Supplied text
□ □ □ □ □
R/ts2clm3.R

Defines functions ts2clm3

Documented in ts2clm3

#' Make a climatology from a daily time series.
#'
#' This is the fully data.table-based version of \code{\link{ts2clm}}. The function creates
#' a daily climatology from a time series of daily temperatures using a
#' user-specified sliding window for the mean and threshold calculation, followed
#' by an optional moving average smoother as used by Hobday et al. (2016).
#'
#' @import Rcpp
#'
#' @importFrom data.table .N
#' @useDynLib heatwaveR
#'
#' @param data A data frame with at least two columns. In the default setting
#' (i.e. omitting the arguments \code{x} and \code{y}; see immediately below),
#' the data set is expected to have the headers \code{t} and \code{temp}. The
#' \code{t} column is a vector of dates of class \code{Date}, while \code{temp}
#' is the measured variable (by default it is assumed to be temperature). Any
#' additional columns are not used in calculations but will be correctly
#' carried over into the output climatology. Such additional columns may be
#' site names, longitudes, or latitudes (etc.), but note that they are not meant
#' to specify a grouping structure of the time series. As such, grouping structures
#' are not handled by the function in its current form, and a time series is
#' therefore assumed to be located at a discrete point in space such as one
#' 'pixel' of longitude × latitude as one might find in gridded data products.
#' @param x This column is expected to contain a vector of dates. If a column
#' headed \code{t} is present in the data frame, this argument may be omitted;
#' otherwise, specify the name of the column with dates here.
#' @param y This is a column containing the measurement variable. If the column
#' name differs from the default (i.e. \code{temp}), specify the name here.
#' @param climatologyPeriod Required. To this argument should be passed two values
#' (see example below). The first value should be the chosen date for the start of
#' the climatology period, and the second value the end date of said period. This
#' chosen period (preferably 30 years in length) is then used to calculate the
#' seasonal cycle and the extreme value threshold.
#' @param maxPadLength Specifies the maximum length of days over which to apply
#' linear interpolation (padding) across the missing values (specified as \code{NA})
#' in the measured variable; i.e., any consecutive blocks of NAs with length
#' greater than \code{maxPadLength} will be left as \code{NA}. The default is
#' \code{FALSE}. Set as an integer to interpolate. Setting \code{maxPadLength}
#' to \code{TRUE} will return an error.
#' @param windowHalfWidth Width of sliding window about day-of-year (to one
#' side of the center day-of-year) used for the pooling of values and
#' calculation of climatology and threshold percentile. Default is \code{5}
#' days, which gives a window width of 11 days centred on the 6th day of the
#' series of 11 days.
#' @param pctile Threshold percentile (\%) for detection of events (MHWs).
#' Default is \code{90}th percentile. Should the intent be to use these
#' threshold data for MCSs, set \code{pctile = 10} or some other low value.
#' @param smoothPercentile Boolean. Select whether to smooth the climatology
#' and threshold percentile time series with a moving average of
#' \code{smoothPercentileWidth}. The default is \code{TRUE}.
#' @param smoothPercentileWidth Full width of moving average window for smoothing
#' the climatology and threshold. The default is \code{31} days.
#' @param clmOnly Boolean. Choose to calculate and return only the climatologies.
□ □ □ □ □
Requests
a) Reproduce the ts2clm3 documentation from "#' @param windowHalfWidth" to "of 11 days.", switching "day-of-year" to "calendar day" wherever it occurs.
b) Per the ts2clm3 documentation, what is the default full width of the moving average window used to smooth the climatology and threshold?
The records after this point have nothing to do with the ts2clm3 documentation.

Supplied entries
□ □ □ □ □
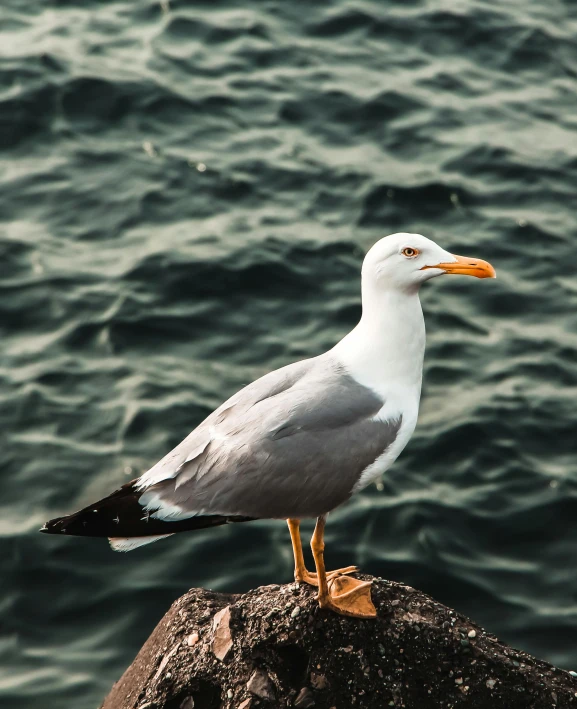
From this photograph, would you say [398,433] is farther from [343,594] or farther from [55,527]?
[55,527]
□ □ □ □ □
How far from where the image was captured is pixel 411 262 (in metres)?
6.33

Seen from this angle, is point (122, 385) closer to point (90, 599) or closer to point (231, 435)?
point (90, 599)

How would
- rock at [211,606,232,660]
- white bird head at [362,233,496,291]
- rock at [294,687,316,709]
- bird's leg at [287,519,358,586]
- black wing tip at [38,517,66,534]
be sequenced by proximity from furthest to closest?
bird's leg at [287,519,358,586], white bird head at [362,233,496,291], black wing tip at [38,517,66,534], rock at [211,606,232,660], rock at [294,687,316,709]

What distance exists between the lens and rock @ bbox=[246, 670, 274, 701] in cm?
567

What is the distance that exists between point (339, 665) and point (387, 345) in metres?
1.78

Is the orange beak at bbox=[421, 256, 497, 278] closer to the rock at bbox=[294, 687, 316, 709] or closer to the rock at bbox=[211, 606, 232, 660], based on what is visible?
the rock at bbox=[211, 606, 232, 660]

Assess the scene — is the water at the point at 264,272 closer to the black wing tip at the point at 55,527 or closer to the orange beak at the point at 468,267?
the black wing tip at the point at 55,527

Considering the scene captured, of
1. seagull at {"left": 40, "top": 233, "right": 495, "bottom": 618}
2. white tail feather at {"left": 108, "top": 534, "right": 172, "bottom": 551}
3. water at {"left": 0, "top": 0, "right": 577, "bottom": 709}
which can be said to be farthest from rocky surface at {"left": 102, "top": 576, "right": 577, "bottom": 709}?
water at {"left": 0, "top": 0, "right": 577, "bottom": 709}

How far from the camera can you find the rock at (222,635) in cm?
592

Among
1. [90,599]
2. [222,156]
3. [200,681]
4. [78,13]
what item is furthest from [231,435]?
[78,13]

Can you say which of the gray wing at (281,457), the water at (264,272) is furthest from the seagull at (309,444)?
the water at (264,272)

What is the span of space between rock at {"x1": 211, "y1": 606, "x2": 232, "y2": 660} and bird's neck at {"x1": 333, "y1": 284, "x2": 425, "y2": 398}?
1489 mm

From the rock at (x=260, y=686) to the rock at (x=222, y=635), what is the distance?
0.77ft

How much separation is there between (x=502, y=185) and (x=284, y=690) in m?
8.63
□ □ □ □ □
Expected outputs
a)
#' @param windowHalfWidth Width of sliding window about calendar day (to one
#' side of the center calendar day) used for the pooling of values and
#' calculation of climatology and threshold percentile. Default is \code{5}
#' days, which gives a window width of 11 days centred on the 6th day of the
#' series of 11 days.

b) 31 days.